**Source document**
___
ACCESSION AGREEMENT Dated as of November 6, 2012

EX-10.7 2 a50563878ex10_7.htm EXHIBIT 10.7 a50563878ex10_7.htm
Exhibit 10.7
 
 
ACCESSION AGREEMENT
 
Dated as of November 6, 2012
 
Reference is made to that certain Credit Agreement dated as of April 29, 2011 (as amended to date and as otherwise amended, amended and restated, supplemented or modified from time to time, the “Credit Agreement”; capitalized terms not otherwise defined herein shall have their respective meanings set forth in the Credit Agreement), by and between Summit Hotel OP, LP (“Borrower”), Summit Hotel Properties, Inc., the Subsidiary Guarantors party thereto, Deutsche Bank AG New York Branch, as administrative agent for the Lender Parties (in such capacity, “Administrative Agent”), the Lender Parties identified therein and the Arranger party thereto.  Each of the Administrative Agent, Borrower and Citibank, N.A., (“Citi”) desires that Citi become a Lender pursuant to the terms and conditions set forth below.
 
Citi (in its capacity as a Lender Party, the “Acceding Lender”) agrees as follows:
 
1.  Citi proposes to become an Acceding Lender pursuant to Section 2.17 of the Credit Agreement having a Revolving Credit Commitment of $25,000,000, and hereby agrees with the Administrative Agent and the Borrowers that it shall become a Lender for all purposes of the Credit Agreement on the Effective Date (as defined below).
 
2.  Acceding Lender (a) represents and warrants that it is legally authorized to enter into this Accession Agreement; (b) confirms that it has received a copy of the Credit Agreement, together with copies of the financial statements referred to in Section 4.01 thereof and such other documents and information as it has deemed appropriate to make its own credit analysis and decision to enter into this Accession Agreement; (c) agrees that it will, independently and without reliance upon the Administrative Agent or any other Lender Party and based on such documents and information as it shall deem appropriate at the time, continue to make its own credit decisions in taking or not taking action under the Credit Agreement; (d) confirms that it qualifies as an Eligible Assignee; (e) appoints and authorizes the Administrative Agent to take such action as agent on its behalf and to exercise such powers and discretion under the Loan Documents as are delegated to the Administrative Agent by the terms thereof, together with such powers and discretion as are reasonably incidental thereto; (f) agrees that it will perform in accordance with their terms all of the obligations that by the terms of the Credit Agreement are required to be performed by it as a Lender Party; (g) specifies as its Applicable Lending Offices the offices set forth on Exhibit A; and (h) attaches on Exhibit B any U.S. Internal Revenue Service forms required under Section 2.12 of the Credit Agreement.
___
**Collected material**
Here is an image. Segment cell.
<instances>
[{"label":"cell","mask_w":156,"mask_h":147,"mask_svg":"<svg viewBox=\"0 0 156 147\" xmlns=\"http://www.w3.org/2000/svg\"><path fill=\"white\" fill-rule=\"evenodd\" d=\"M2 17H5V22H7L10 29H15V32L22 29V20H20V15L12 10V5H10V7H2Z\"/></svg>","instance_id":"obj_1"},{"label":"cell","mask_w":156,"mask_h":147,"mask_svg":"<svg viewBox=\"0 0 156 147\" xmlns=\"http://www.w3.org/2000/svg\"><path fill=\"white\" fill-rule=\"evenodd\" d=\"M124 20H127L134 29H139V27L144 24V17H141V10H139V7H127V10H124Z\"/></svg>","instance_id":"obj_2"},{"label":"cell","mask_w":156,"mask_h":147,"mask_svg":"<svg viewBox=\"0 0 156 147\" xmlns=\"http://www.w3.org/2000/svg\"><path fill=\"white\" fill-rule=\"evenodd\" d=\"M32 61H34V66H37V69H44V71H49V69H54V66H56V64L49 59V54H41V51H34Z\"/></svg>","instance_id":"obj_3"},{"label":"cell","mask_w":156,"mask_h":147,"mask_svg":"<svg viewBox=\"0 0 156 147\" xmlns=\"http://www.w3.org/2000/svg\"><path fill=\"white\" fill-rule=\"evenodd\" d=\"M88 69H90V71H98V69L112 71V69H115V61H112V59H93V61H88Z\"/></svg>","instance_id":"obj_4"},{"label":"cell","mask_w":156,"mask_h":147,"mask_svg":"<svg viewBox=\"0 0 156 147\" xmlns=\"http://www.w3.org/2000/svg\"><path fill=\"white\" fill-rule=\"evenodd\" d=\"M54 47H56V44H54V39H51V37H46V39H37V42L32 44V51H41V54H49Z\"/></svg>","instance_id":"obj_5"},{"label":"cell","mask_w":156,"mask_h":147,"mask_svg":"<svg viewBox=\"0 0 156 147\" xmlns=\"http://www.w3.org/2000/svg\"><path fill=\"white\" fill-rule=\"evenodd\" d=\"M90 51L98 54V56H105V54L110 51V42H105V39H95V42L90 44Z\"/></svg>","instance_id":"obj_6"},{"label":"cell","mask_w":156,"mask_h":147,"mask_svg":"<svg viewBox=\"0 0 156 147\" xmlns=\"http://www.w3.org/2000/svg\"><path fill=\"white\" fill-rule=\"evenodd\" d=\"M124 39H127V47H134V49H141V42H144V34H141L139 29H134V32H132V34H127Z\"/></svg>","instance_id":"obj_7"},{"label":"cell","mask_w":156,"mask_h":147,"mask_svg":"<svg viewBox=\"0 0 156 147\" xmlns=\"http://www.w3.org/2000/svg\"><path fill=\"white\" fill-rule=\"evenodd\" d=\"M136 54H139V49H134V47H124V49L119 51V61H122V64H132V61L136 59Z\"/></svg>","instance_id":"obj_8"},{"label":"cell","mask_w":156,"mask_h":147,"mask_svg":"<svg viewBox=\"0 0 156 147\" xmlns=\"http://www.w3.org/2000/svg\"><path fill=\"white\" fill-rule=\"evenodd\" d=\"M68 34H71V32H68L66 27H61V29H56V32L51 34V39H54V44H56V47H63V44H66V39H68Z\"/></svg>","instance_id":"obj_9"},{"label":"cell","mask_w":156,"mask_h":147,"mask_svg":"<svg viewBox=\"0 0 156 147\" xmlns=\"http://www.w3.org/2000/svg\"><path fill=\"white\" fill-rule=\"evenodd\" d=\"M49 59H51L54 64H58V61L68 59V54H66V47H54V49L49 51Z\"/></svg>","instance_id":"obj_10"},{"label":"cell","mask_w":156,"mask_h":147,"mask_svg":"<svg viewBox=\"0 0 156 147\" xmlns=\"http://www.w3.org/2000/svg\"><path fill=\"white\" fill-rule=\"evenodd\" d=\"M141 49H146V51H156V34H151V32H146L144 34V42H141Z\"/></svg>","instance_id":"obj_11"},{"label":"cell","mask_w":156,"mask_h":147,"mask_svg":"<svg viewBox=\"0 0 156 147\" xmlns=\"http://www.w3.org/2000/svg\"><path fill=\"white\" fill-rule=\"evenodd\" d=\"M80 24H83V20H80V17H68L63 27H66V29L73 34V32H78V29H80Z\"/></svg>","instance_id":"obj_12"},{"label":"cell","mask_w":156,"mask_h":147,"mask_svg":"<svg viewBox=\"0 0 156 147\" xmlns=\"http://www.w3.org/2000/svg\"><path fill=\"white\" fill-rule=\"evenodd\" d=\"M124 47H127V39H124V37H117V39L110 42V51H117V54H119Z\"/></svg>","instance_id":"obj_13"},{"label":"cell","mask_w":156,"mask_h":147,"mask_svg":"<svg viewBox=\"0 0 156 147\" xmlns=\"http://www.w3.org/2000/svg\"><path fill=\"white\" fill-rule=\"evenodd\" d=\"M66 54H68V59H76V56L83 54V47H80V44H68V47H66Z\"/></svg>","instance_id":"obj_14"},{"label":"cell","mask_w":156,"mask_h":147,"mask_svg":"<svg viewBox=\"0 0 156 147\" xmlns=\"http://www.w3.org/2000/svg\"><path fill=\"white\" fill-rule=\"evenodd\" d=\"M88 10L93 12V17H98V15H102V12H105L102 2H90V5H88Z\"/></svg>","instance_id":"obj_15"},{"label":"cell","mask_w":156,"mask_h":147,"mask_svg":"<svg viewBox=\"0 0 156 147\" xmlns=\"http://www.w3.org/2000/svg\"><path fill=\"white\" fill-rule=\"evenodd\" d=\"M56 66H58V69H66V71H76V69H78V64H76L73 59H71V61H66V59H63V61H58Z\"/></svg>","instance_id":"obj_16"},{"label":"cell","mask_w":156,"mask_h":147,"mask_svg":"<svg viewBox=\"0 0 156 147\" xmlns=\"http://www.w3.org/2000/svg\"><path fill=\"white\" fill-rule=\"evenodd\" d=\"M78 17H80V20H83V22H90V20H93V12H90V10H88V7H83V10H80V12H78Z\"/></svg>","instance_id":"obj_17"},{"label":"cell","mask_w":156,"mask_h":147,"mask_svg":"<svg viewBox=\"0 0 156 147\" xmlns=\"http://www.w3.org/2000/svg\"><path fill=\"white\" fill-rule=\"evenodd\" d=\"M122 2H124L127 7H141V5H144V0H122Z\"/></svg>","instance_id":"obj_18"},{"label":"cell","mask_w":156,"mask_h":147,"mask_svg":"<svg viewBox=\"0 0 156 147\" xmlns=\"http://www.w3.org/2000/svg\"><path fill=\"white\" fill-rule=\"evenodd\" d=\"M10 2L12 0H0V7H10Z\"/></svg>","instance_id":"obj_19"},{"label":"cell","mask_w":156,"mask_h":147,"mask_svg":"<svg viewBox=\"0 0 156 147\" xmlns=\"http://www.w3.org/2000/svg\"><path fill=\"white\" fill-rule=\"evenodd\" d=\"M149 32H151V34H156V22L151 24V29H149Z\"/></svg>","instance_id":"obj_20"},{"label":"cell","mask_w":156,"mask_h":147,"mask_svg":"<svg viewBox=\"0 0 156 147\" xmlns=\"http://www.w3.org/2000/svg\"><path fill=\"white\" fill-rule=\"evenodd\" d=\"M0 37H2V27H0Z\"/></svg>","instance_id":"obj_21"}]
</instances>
___
**Aim of the task**
In the accession agreement, how large is the Revolving Credit Commitment Citi will have? The listing is separate material, apart from the accession agreement.

**Answer area**
$25,000,000